I was adding an extra paragraph to my post as you were posting this comment. The relevant units to consider are UTF-16 code points, not bytes.
Applescript:
set uUmlaut1 to (character id 252) -- One code point ("ü").
set uUmlaut2 to (character id 117) & (character id 776) -- Two code points as in HFS+ ("u" & combining diaeresis).
{uUmlaut1, uUmlaut2, uUmlaut1 = uUmlaut2}
PS. Even System Events's 'delete' command simply moves things to the trash on my machine.
Last edited by Nigel Garvey (2012-12-09 06:19:05 am)
Offline
An enlightening day, as enlightening here, as the snow outside! No pun intended. ![]()
Offline
Nigel Garvey wrote:
Yvan Koenig wrote:
I have some difficulties to imagine that the (DEVANAGARI LETTER AU) character is stored as a single byte like ASCII characters
Hi Yvan.
I was adding an extra paragraph to my post as you were posting this comment. The relevant units to consider are UTF-16 code points, not bytes.Applescript:
set uUmlaut1 to (character id 252) -- One code point ("ü").
set uUmlaut2 to (character id 117) & (character id 776) -- Two code points as in HFS+ ("u" & combining diaeresis).
{uUmlaut1, uUmlaut2, uUmlaut1 = uUmlaut2}
In the given example, the uUmlaut character is :
ü (LATIN SMALL LETTER U WITH DIAERESIS) whose Unicode value is $00FC and UTF-8 value is $C3 BC
When I insert it in a file/folder name, it reduce the number of characters allowed by one.

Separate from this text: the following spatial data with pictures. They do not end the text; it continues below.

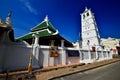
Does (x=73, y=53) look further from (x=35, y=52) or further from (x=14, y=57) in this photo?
(x=14, y=57)

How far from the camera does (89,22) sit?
140ft

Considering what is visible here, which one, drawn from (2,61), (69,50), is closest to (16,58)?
(2,61)

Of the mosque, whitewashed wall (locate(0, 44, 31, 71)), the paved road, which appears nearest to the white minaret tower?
the mosque

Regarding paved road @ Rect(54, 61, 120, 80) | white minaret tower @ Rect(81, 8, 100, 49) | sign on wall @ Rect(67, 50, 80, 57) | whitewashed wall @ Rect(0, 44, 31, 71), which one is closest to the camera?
paved road @ Rect(54, 61, 120, 80)

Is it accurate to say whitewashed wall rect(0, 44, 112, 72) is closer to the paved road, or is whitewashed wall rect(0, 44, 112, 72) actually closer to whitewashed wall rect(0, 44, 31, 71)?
whitewashed wall rect(0, 44, 31, 71)

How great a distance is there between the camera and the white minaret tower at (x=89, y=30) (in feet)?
129

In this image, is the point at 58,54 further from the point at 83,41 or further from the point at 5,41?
the point at 83,41

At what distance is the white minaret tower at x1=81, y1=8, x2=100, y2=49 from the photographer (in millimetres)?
39438

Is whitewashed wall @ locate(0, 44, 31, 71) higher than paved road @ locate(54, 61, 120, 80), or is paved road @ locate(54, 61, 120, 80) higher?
whitewashed wall @ locate(0, 44, 31, 71)

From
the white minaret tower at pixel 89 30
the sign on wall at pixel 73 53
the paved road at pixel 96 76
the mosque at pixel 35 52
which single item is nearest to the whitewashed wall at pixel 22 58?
the mosque at pixel 35 52

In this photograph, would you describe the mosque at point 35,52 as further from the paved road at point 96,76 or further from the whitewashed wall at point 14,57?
the paved road at point 96,76

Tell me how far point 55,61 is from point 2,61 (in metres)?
7.05

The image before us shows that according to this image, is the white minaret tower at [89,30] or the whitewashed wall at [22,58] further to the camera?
the white minaret tower at [89,30]

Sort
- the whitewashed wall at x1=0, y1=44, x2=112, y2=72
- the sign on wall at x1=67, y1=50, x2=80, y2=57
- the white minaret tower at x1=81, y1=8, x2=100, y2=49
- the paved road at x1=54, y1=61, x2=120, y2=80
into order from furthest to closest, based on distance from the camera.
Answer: the white minaret tower at x1=81, y1=8, x2=100, y2=49 < the sign on wall at x1=67, y1=50, x2=80, y2=57 < the whitewashed wall at x1=0, y1=44, x2=112, y2=72 < the paved road at x1=54, y1=61, x2=120, y2=80
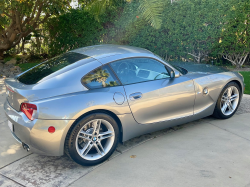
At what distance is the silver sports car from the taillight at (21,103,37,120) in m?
0.01

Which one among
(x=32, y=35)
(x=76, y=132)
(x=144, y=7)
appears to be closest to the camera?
(x=76, y=132)

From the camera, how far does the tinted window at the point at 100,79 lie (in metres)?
3.60

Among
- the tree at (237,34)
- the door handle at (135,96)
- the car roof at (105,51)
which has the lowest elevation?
the door handle at (135,96)

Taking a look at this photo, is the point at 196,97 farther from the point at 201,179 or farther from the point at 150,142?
the point at 201,179

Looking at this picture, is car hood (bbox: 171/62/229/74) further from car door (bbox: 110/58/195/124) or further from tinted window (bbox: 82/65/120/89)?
tinted window (bbox: 82/65/120/89)

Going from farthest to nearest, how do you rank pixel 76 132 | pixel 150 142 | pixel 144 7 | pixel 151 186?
pixel 144 7
pixel 150 142
pixel 76 132
pixel 151 186

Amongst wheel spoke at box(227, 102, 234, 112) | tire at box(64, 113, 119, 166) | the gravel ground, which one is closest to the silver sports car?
tire at box(64, 113, 119, 166)

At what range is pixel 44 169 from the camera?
352cm

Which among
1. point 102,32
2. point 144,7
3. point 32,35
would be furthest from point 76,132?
point 32,35

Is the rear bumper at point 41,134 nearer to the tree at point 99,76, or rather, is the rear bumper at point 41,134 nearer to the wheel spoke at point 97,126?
the wheel spoke at point 97,126

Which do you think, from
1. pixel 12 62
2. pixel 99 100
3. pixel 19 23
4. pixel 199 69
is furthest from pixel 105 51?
pixel 12 62

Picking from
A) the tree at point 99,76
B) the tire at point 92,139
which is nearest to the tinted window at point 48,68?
the tree at point 99,76

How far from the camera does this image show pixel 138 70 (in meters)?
4.10

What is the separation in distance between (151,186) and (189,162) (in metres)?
0.76
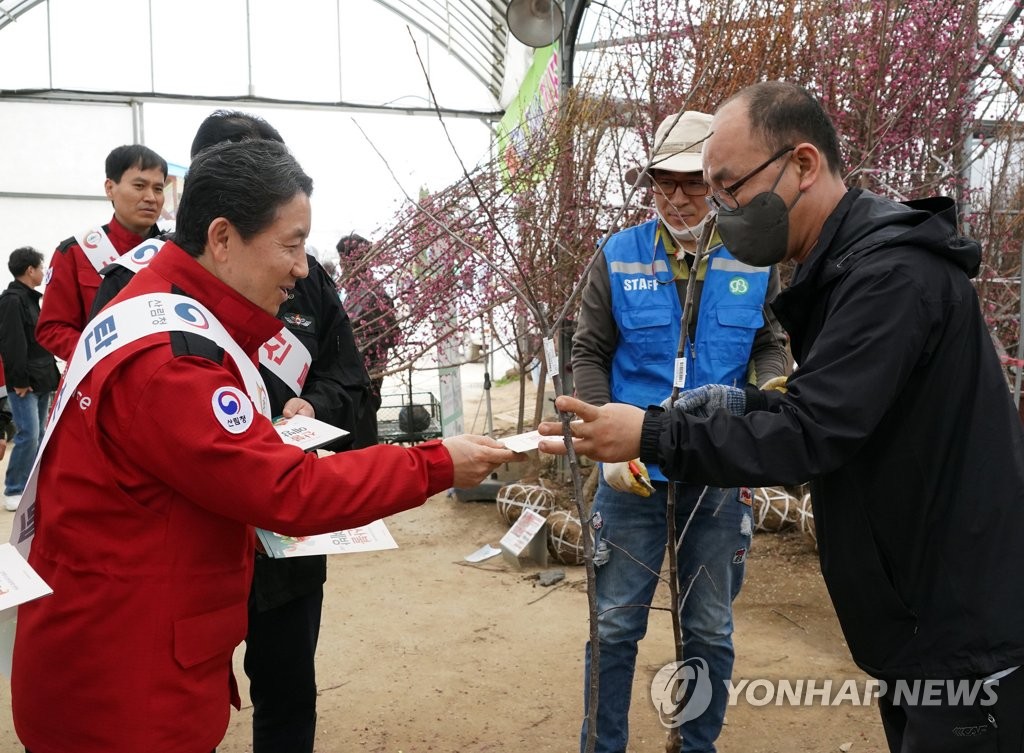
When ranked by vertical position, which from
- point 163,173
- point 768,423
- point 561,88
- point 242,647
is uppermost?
point 561,88

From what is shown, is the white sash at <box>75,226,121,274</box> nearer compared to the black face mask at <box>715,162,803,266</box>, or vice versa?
the black face mask at <box>715,162,803,266</box>

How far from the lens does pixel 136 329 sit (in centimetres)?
160

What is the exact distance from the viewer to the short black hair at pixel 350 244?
6.50 meters

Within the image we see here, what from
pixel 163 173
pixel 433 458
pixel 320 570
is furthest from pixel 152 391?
pixel 163 173

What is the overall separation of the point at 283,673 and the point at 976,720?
5.55 feet

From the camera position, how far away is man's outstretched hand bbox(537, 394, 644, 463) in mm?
1785

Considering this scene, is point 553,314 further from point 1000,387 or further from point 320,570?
point 1000,387

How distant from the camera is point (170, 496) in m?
1.65

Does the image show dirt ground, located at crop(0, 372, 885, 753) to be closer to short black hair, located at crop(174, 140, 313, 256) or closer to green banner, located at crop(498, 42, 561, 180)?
short black hair, located at crop(174, 140, 313, 256)

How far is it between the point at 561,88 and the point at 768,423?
5487 mm

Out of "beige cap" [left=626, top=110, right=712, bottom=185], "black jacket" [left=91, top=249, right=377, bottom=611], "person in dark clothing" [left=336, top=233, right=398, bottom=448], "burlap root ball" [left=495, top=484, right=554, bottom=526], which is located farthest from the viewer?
"person in dark clothing" [left=336, top=233, right=398, bottom=448]

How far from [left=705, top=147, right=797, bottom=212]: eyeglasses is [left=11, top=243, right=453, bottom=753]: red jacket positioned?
907 millimetres

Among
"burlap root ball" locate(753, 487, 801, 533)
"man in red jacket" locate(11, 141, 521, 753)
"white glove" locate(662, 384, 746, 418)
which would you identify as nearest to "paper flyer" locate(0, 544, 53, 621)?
"man in red jacket" locate(11, 141, 521, 753)

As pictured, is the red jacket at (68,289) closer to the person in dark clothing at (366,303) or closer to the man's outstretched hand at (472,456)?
the man's outstretched hand at (472,456)
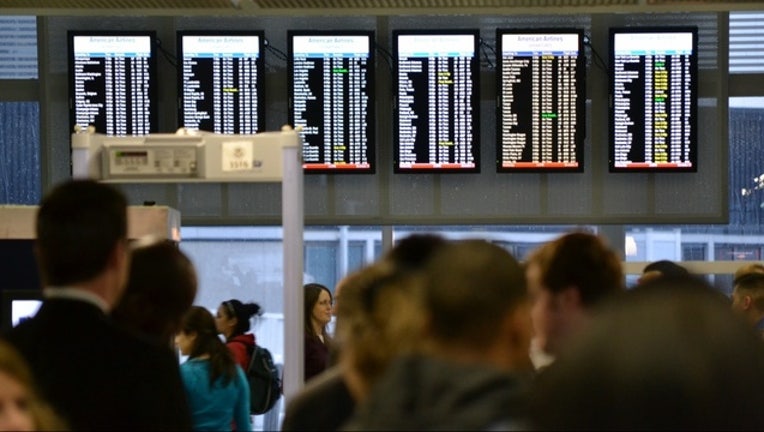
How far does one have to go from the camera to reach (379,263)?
7.19ft

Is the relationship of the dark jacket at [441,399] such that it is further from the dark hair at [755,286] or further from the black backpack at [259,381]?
the black backpack at [259,381]

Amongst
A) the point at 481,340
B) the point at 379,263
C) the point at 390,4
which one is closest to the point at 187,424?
the point at 379,263

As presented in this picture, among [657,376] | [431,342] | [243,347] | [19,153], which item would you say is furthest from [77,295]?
[19,153]

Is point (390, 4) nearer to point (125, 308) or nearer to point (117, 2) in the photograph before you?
point (117, 2)

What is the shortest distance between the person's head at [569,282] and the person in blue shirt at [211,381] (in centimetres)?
207

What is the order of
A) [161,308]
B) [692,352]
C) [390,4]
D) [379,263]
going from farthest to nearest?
[390,4] → [161,308] → [379,263] → [692,352]

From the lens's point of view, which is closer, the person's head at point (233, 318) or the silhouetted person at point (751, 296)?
the silhouetted person at point (751, 296)

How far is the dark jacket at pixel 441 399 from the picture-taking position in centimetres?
130

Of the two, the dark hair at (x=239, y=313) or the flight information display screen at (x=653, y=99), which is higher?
the flight information display screen at (x=653, y=99)

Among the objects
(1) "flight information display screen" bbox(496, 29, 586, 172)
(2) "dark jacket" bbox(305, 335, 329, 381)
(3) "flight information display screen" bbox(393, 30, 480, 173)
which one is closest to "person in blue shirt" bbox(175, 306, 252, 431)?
(2) "dark jacket" bbox(305, 335, 329, 381)

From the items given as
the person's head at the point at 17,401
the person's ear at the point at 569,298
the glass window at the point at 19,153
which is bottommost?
the person's head at the point at 17,401

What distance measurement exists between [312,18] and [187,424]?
19.6 ft

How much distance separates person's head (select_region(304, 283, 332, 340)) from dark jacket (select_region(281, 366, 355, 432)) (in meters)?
3.75

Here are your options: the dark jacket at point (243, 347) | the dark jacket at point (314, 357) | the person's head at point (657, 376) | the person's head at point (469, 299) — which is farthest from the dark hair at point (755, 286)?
the person's head at point (657, 376)
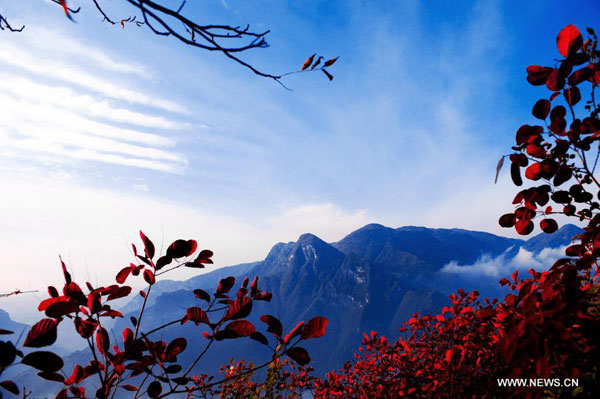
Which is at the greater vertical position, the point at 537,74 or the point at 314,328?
the point at 537,74

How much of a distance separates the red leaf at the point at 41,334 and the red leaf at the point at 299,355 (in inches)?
43.5

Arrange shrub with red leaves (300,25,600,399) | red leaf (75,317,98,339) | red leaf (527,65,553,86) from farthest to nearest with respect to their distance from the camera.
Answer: red leaf (75,317,98,339) < red leaf (527,65,553,86) < shrub with red leaves (300,25,600,399)

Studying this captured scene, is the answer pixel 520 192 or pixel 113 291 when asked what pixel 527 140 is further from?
pixel 113 291

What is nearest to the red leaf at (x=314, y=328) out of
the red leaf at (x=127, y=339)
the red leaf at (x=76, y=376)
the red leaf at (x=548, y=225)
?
the red leaf at (x=127, y=339)

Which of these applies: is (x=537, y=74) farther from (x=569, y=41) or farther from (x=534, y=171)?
(x=534, y=171)

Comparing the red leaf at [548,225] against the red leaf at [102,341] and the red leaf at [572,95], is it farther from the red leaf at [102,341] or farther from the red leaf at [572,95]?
the red leaf at [102,341]

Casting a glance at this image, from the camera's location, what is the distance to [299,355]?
1.61 metres

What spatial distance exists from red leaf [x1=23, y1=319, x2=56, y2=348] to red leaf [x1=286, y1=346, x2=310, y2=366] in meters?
1.10

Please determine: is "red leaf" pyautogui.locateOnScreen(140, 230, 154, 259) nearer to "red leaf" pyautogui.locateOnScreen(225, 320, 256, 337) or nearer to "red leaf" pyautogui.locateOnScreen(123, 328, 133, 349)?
"red leaf" pyautogui.locateOnScreen(123, 328, 133, 349)

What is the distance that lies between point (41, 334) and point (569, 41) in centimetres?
283

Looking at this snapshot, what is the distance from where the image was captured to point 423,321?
7.71m

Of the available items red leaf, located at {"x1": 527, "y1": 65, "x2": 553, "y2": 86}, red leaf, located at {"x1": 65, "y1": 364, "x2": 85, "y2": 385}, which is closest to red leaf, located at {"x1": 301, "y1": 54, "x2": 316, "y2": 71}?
red leaf, located at {"x1": 527, "y1": 65, "x2": 553, "y2": 86}

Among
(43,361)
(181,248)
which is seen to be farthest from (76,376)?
(181,248)

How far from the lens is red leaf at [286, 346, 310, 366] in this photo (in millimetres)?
1552
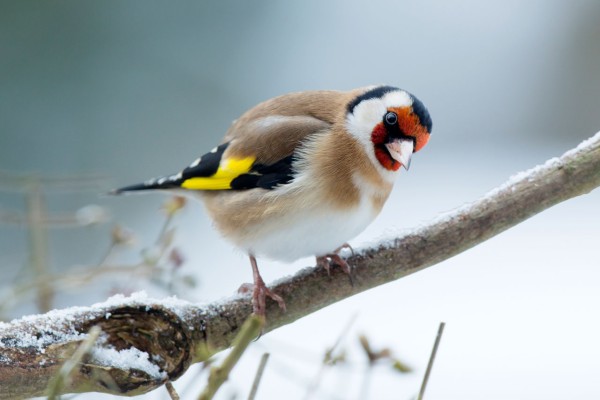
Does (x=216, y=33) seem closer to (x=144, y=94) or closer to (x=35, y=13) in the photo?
(x=144, y=94)

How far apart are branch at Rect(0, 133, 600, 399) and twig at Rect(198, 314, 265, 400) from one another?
0.09 m

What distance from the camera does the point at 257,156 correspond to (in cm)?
238

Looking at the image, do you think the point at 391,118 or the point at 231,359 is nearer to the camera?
the point at 231,359

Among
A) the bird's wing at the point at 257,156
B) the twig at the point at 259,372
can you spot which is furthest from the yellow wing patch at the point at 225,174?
the twig at the point at 259,372

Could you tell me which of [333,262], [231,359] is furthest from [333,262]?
[231,359]

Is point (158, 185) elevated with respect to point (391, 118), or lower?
elevated

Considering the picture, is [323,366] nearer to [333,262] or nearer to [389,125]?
[333,262]

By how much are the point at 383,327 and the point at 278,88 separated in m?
2.82

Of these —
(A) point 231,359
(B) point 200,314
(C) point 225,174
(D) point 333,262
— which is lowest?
(A) point 231,359

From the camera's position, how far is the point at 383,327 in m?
3.26

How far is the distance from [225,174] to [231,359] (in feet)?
4.66

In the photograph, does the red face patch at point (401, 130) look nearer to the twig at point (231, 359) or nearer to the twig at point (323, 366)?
the twig at point (323, 366)

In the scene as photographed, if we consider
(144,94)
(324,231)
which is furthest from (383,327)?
(144,94)

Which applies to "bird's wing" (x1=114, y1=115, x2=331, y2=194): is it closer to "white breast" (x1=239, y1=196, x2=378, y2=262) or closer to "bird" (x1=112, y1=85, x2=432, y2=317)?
"bird" (x1=112, y1=85, x2=432, y2=317)
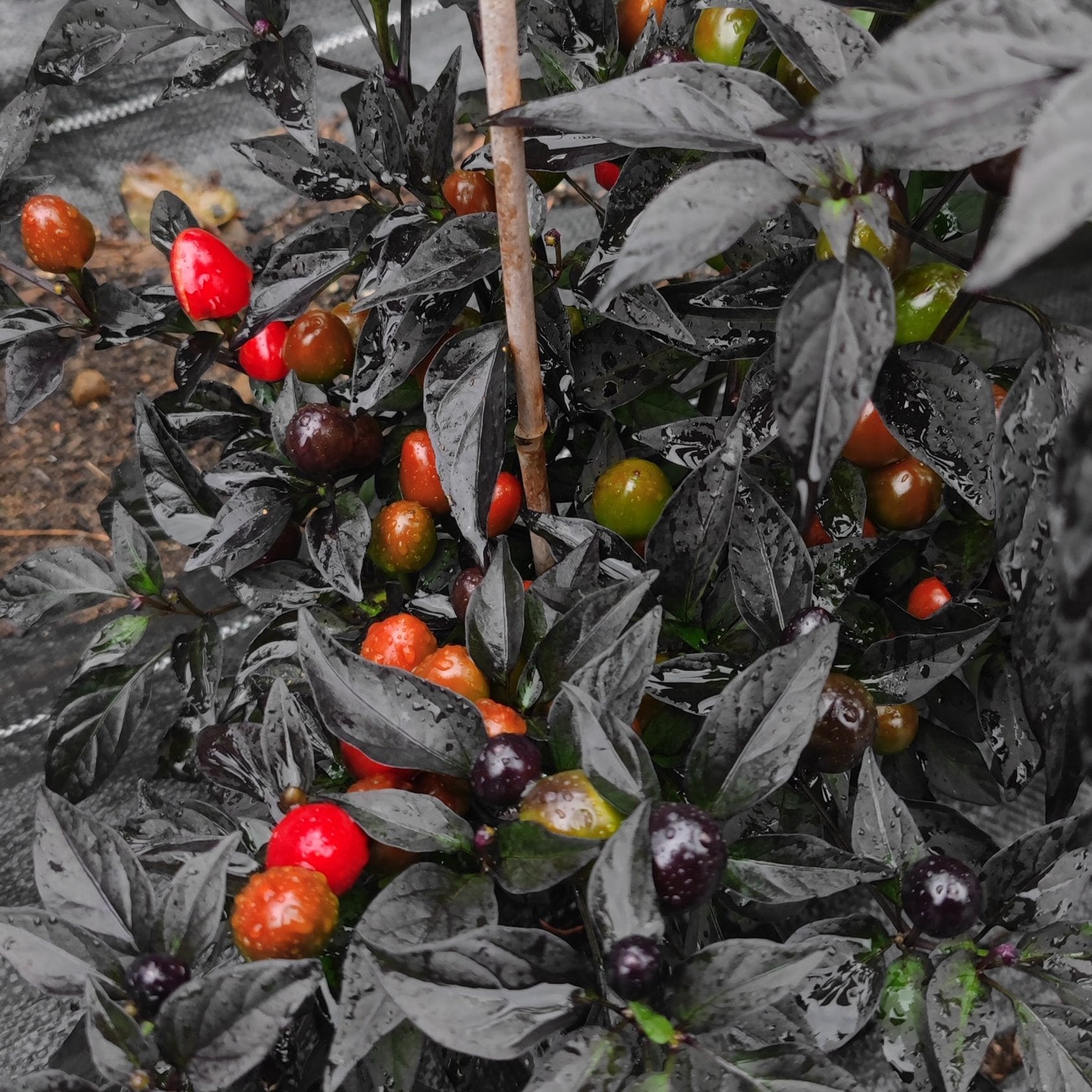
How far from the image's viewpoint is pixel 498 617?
1.81ft

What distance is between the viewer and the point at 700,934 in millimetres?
576

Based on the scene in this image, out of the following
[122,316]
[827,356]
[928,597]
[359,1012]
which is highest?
[827,356]

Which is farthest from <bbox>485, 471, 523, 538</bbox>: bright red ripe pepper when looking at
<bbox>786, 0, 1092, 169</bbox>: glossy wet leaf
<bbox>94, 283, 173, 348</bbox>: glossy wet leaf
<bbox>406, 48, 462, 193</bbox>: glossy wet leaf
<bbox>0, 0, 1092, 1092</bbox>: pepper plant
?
<bbox>786, 0, 1092, 169</bbox>: glossy wet leaf

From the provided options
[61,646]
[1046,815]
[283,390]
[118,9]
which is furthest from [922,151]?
[61,646]

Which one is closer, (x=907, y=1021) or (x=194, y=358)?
(x=907, y=1021)

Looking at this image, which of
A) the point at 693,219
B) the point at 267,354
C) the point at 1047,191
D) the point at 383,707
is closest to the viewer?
the point at 1047,191

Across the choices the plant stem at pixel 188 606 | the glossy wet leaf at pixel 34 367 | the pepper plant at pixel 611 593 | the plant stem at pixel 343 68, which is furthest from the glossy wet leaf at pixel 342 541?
the plant stem at pixel 343 68

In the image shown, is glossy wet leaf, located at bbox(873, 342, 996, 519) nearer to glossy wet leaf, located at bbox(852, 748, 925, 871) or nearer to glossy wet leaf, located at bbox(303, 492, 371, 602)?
glossy wet leaf, located at bbox(852, 748, 925, 871)

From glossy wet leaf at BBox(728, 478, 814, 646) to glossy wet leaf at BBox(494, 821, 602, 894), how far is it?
193 mm

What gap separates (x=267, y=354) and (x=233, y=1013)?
0.55 m

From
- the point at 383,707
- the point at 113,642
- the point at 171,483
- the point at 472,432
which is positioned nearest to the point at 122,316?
the point at 171,483

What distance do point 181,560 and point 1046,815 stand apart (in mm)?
1139

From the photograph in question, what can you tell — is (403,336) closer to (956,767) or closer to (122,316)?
(122,316)

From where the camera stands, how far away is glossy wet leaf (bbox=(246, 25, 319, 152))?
640mm
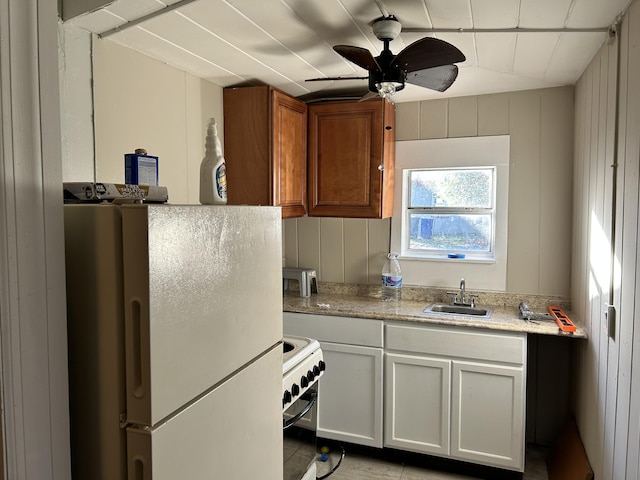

So it's clearly using two figures.
On the other side, character औ (DEVANAGARI LETTER AU) whose Unicode value is $0914 and UTF 8 value is $E0A494 may be inserted in a file/folder name and is counted as a single figure.
It's why puzzle me.
Bingo, I got it. Thanks to your explanations and table :
http://developer.apple.com/legacy/mac/l … table.html
Before that, I didn't understand that "points" are in fact two bytes.
औ (DEVANAGARI LETTER AU) is a 2 bytes Unicode value but it's stored as a single point.
ü (LATIN SMALL LETTER U WITH DIAERESIS) is a one byte Unicode value but it's stored as a two points object.
Ḕ (LATIN CAPITAL LETTER E WITH MACRON AND) is Unicode $1E14 but it's stored as a three points object.
So, we may replace an ASCII character by औ with no impact upon the number of characters allowed. (255)
So, if we replace an ASCII character by ü the number of characters allowed is reduced by 1. (254)
So, if we replace an ASCII character by Ḕ the number of characters allowed is reduced by 2. (253)
Nigel Garvey wrote:
PS. Even System Events's 'delete' command simply moves things to the trash on my machine.
This one is really puzzling me.
If I remember well you are running 10.5.8 and my memory said that the System Events delivered with this system deleted files as it did in 10.8 without putting them in the trash.
Now I may understand why you used rm in some scripts which you sent to me.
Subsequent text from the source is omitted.